Trotzdem sind die nuPro X-3000 RC für kleinere Räume eigentlich die bessere Wahl, weil sie schon allein und ohne Subwoofer für viele Zwecke völlig ausreichen. Unter 20 m² wird man mit Sicherheit glücklich, auch wenn hier in der Subkontraoktave noch etwas Platz nach oben bleibt. Außerdem schraubt ein Subwoofer den Preis noch einmal ordentlich nach oben, auch wenn er auf lange Zeit gerechnet sicher keine unnütze Investition ist. Schon wegen der Moden und der flexibleren Aufstellung.

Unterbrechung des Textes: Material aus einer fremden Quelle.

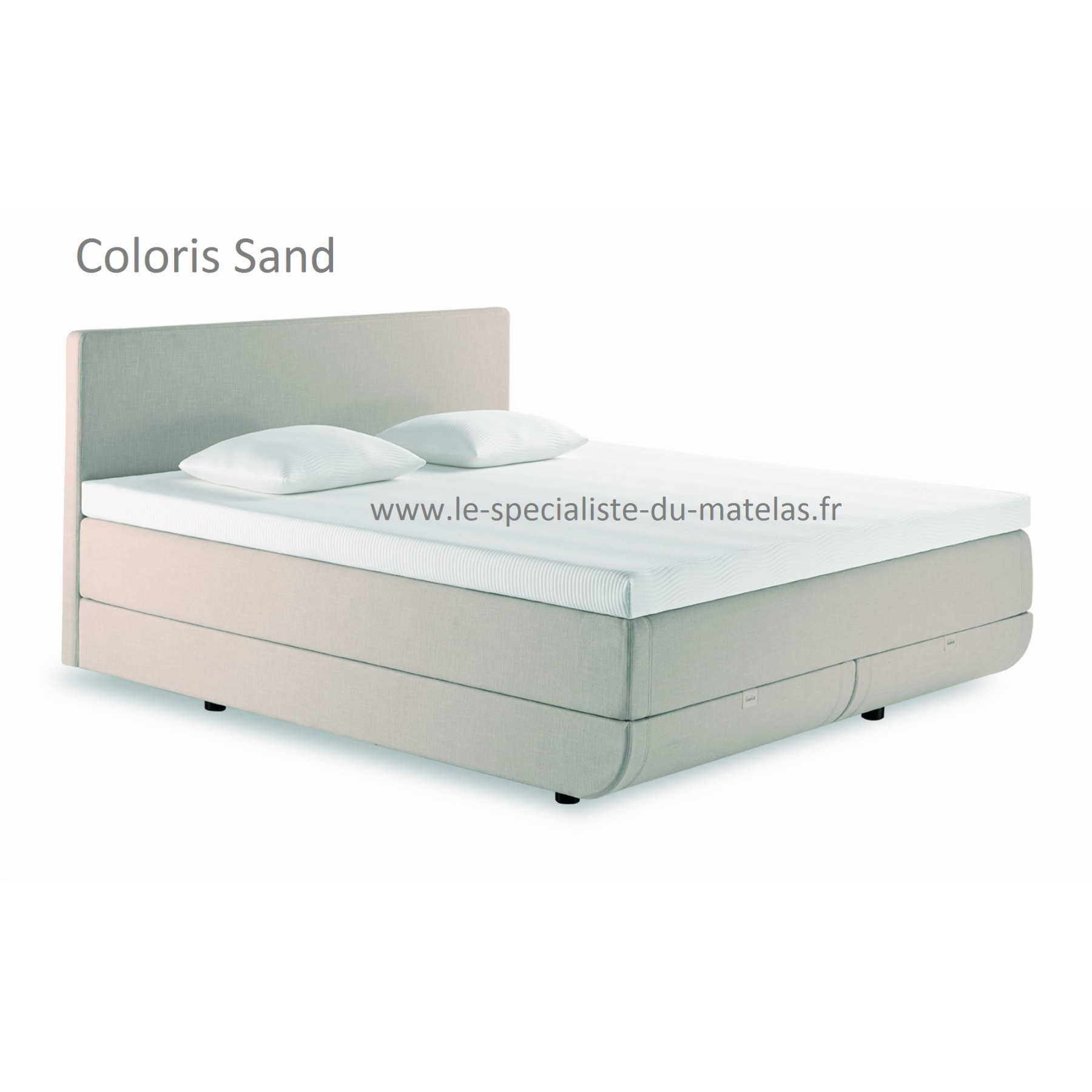 lit tempur north continental le sp cialiste du matelas. Black Bedroom Furniture Sets. Home Design Ideas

Wer allerdings mit dem Platz für einen Subwoofer und dessen optimale Aufstellung im Raum hadert, greift besser zu den nuPro X-4000 RC, denn etwas mehr Tiefgang und eine etwas höhere Pegelfestigkeit machen einen Sub auch in mittelgroßen Räumen um die 25 m² bereits völlig obsolet.
Die nuPro X-4000 RC als Sahnehäubchen
Ja, man kann es machen und sich ein Paar nuPro X-4000 RC für insgesamt 1790 Euro (Einzelbox 895 Euro) gönnen. Das inkludiert den Subwoofer-Preis nämlich geschickt mit ein und dumm ist man bei Nubert sicher auch nicht. Preislich nehmen sich die nuPro X-4000 RC als 2.0-System und die nuPro X-3000 RC + günstigem nuSub XW-700 als 2.1 nämlich fast nichts.
Jetzt kann man lange grübeln oder sich zum Schrecken der Nachbarschaft aufschwingen, sich ein Paar nuPro X-4000 RC auf den Schreibtisch (oder daneben) hinzimmern und die freie Ecke noch mit einem nuSub XW-900 möblieren. Das ist zwar kostentechnisch die härteste Variante, aber die Fußmassage ist hier genauso inkludiert wie der nächste Nachbarschaftsstreit. Wer also einen akustischen Dampfhammer für das Desktop-Setup sucht, wird hier locker fündig. Oder er denkt wie ich daran, dass er vielleicht auch mal umzieht und dann mehr Luftmoleküle wegschubsen lassen muss.
Und außerdem ist das Ganze ja nicht nur erschreckend pegelfest, sondern es klingt sogar leise und laut gleichermaßen richtig gut. So gesehen wurde in meinem Fall also alles richtig gemacht, auch wenn es im Moment irgendwie komplett drüber ist.
Die Testmuster werden selbst gekauft oder von den Herstellern unverbindlich zur Verfügung gestellt. Eine Einflussnahme auf die Tests und Ergebnisse findet nicht statt. Eine Aufwandsentschädigung erfolgt nur in Ausnahmefällen, wird aber dann explizit als solche ausgewiesen und hat ebenfalls keinen Einfluss auf die Testergebnisse.